I am student and now doing a project on a NACA 23012 airfoil. I am required to calculate the lift and drag coefficients. PHOENICS is used to do this. 1. The domain is rectangular with height=4.5m, length=7m and 1m to the z-direction. The airfoil is situated at the centre. 2. The flow is set to laminar. 3. The inlet velocity is 10m/s. 4. The airfoil's chord length is 4.5m. 5. The density is set to constant and is 1.189kg/m^3. 6. The kinematic viscosity is 1.544X10^-5. 7. The calculated Reynolds Number is 2.9X10^6. 8. Cartesian grid is used.

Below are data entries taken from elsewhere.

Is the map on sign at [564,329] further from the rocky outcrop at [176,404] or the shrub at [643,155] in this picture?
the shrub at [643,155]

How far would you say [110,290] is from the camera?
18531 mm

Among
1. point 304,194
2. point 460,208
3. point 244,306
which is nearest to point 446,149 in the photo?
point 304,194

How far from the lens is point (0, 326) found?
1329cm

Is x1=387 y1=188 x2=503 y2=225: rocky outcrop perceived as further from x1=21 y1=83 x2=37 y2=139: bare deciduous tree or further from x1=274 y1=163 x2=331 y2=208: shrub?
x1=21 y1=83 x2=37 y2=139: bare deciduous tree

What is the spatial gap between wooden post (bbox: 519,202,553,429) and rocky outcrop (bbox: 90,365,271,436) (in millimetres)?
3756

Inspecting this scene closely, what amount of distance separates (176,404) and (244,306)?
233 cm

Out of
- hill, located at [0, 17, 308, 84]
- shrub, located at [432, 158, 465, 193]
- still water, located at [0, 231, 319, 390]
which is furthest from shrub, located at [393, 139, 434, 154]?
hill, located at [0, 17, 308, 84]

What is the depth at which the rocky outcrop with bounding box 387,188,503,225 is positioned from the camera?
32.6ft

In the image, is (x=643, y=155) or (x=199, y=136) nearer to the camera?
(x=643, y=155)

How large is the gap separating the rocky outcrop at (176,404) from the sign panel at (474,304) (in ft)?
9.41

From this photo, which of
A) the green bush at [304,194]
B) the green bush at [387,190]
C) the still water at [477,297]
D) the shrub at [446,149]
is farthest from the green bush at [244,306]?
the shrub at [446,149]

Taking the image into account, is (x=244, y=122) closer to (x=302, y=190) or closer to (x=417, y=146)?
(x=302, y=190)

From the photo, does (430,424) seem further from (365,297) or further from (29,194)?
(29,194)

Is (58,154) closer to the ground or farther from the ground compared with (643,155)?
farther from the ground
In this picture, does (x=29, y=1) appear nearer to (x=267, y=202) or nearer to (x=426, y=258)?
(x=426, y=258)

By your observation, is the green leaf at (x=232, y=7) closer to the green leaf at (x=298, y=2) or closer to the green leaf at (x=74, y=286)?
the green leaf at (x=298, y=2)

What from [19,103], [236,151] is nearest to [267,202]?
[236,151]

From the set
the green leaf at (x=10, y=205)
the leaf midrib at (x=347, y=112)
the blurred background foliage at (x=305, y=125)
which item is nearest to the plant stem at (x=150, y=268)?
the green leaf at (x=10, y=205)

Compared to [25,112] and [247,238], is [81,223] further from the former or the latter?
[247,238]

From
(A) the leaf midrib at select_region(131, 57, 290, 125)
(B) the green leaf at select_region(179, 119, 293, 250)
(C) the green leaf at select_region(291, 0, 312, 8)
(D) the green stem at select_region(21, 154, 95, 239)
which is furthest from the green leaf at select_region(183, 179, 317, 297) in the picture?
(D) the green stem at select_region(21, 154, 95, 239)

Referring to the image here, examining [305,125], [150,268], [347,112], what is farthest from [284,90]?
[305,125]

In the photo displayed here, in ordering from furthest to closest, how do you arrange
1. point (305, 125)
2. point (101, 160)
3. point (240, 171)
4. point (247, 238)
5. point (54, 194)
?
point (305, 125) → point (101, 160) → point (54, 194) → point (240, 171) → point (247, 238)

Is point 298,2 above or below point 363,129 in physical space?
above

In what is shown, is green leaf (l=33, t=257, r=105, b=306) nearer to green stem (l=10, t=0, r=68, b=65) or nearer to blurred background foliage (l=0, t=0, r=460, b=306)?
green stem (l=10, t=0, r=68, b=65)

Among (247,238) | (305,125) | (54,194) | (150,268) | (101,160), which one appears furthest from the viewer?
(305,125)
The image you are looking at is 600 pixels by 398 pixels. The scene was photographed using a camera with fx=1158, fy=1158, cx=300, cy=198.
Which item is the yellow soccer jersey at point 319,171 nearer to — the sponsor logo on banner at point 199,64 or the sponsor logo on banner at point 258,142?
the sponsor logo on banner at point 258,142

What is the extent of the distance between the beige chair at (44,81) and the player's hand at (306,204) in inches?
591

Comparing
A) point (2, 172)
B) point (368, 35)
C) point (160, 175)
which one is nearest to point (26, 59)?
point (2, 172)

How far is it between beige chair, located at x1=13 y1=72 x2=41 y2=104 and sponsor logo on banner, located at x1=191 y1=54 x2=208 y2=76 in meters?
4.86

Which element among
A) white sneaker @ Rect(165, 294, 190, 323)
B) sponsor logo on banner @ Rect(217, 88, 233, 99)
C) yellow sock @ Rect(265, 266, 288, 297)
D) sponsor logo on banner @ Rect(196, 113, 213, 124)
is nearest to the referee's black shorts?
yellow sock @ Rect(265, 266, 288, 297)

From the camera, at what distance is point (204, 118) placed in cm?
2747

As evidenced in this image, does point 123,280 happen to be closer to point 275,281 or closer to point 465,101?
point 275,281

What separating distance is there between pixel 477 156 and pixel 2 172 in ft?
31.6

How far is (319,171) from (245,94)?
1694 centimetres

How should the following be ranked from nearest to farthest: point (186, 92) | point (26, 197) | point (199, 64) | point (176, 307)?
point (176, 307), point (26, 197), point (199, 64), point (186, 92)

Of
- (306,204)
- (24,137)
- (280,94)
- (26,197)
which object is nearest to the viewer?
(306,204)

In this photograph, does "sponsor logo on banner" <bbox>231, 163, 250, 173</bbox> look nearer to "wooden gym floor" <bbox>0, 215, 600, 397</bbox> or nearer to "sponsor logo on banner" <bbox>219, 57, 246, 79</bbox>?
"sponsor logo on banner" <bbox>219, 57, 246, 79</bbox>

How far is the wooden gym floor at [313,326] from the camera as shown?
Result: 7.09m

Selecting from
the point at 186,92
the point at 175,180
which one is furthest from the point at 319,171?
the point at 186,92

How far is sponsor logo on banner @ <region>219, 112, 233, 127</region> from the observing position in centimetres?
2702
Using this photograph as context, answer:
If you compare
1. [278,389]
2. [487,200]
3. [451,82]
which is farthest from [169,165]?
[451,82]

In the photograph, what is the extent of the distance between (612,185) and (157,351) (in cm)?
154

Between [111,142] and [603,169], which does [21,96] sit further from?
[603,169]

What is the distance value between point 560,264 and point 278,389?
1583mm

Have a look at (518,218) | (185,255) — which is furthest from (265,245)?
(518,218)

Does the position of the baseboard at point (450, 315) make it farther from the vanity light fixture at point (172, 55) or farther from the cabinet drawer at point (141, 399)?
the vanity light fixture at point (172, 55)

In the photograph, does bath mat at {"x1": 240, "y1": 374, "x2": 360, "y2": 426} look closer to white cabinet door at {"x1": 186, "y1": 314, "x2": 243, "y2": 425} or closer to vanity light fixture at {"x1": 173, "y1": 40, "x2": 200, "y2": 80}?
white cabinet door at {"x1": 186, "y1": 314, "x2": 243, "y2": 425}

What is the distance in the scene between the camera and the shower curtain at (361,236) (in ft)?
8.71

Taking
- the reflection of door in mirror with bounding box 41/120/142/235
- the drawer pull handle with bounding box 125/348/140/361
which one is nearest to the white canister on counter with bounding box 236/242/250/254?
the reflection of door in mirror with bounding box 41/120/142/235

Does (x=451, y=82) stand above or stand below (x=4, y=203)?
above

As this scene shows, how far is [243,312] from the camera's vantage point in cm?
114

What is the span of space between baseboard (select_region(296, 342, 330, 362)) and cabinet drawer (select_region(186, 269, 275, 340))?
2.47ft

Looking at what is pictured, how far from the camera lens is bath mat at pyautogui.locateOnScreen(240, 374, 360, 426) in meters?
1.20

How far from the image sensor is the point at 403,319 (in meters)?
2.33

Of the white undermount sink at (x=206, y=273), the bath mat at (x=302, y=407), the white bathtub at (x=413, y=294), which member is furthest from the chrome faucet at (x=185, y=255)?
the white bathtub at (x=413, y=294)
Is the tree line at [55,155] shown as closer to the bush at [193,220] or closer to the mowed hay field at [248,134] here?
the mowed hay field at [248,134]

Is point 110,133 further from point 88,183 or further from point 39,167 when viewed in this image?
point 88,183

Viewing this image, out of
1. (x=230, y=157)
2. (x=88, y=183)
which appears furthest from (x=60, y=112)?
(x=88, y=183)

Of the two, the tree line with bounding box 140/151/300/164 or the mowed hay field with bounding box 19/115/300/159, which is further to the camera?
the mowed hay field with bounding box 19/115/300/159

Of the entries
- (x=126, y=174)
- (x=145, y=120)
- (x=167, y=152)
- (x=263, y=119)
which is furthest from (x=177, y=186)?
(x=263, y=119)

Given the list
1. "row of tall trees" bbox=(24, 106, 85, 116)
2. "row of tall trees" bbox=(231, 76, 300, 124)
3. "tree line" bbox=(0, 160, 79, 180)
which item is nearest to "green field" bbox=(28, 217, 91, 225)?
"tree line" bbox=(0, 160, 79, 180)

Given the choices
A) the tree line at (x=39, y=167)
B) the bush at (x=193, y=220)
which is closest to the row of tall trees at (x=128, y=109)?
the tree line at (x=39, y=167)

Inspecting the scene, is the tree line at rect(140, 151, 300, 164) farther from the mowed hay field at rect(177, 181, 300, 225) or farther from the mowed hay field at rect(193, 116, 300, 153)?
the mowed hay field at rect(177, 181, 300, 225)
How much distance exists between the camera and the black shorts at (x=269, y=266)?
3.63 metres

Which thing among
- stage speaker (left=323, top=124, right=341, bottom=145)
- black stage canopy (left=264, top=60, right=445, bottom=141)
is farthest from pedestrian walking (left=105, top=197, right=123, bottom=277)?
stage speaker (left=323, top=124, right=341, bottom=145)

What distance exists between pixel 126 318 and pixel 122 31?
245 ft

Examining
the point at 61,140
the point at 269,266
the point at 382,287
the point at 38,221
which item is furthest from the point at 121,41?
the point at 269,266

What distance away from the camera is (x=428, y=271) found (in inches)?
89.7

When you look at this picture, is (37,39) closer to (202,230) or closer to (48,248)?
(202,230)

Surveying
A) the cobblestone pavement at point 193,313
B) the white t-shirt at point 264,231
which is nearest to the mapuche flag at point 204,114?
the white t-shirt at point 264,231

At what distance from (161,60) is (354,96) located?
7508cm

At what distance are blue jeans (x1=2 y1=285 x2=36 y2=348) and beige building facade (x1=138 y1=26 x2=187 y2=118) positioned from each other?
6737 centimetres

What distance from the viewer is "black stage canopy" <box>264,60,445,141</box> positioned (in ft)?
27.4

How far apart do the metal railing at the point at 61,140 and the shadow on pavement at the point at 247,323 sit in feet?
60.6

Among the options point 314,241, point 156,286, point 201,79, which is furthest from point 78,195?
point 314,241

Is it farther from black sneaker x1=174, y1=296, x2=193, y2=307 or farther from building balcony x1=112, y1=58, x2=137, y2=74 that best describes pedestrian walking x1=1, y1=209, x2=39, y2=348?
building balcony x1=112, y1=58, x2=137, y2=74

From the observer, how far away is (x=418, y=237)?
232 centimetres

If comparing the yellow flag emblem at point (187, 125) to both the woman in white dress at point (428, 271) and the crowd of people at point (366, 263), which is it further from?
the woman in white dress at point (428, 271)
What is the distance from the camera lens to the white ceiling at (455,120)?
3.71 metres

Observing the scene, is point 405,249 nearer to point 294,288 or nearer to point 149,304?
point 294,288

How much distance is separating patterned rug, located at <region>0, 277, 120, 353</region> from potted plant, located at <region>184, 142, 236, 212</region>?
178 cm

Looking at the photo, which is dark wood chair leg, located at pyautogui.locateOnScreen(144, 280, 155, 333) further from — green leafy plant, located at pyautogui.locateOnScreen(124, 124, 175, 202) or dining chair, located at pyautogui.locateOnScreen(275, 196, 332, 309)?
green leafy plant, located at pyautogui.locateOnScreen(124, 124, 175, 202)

My approach: 1. the lift force is calculated by substracting the the term [P+rho*v^2] between the left and right stations of the domain. 2. the drag force is calculated by substracting the term [P+DEN*u^2] between the upper and lower stations of the domain. 3. lift and drag forces are computed simutaneously using the same control volume.

The results are then compared with the experiment done by NACA.

My problems are: 1. The control volume seems to be not giving good approxiamation for lift and drag forces simutaneously.

That is as lifts are good approxiamted then drags are not

and vice versa. Why? 2. The good results are only happen in some angle of attacks that is 2,4 and 6 degrees. Angles larger or smaller than that produce bad solutions. Why? 3. I try to change the domain size or stations used. However, the good solutions shift to certain angle of attacks or even not good solutions at all. Why?

1. Should I used different domain size to calculate the lift and drag force? 2. Any standard domain size should I use? 3. The experimental lift coefficients done by NACA are:

2 degree------ 0.2

4 degree------ 0.4

6 degree------ 0.5

Based on this data, what is the maximum % error on the solutions that are still be accepted?

(1). I think you are doing fine, because you are able to obtain solutions from a CFD code. That is good enough. (2). Then you said that you are not satisfied with your own answers, and the results are not consistent with the test data. (3). Since you are using CFD code to obtain the solution, the results should be different from the test data. (4). To make the direct comparison, you need to know the exact test conditions used in the airfoil test. Then you can use that condition in your simulation. In this way, you will have the same boundary conditions. (5). There is not much you can do about the test data, because that was done by someone long time ago. One way to eliminate this problem is to try other configurations. (6). For the CFD solution, at least there is one thing you can do, that is to make sure that the solution you obtained is mesh independent. You can double the mesh size (increase the total number of cells or grid points) and plot the lift vs mesh size curve. In this way, you can determine whether your solution is a function of the mesh size or not. If your solution is a function of mesh size, the it probably will be a function of other parameters such as the angle of attack. (7). Since it is a project, you also need to know that there is a smaple case available which actually shows the results and good comparison with test data. If you have not done that, it is a good idea to check out that part. At least you need to make sure that the knife you are using is sharp. (8). And if you can't find any such good examples using this code, then you are inventing something. You need a lot of luck in the invention business. So, the above suggestions should be enough for you to get started.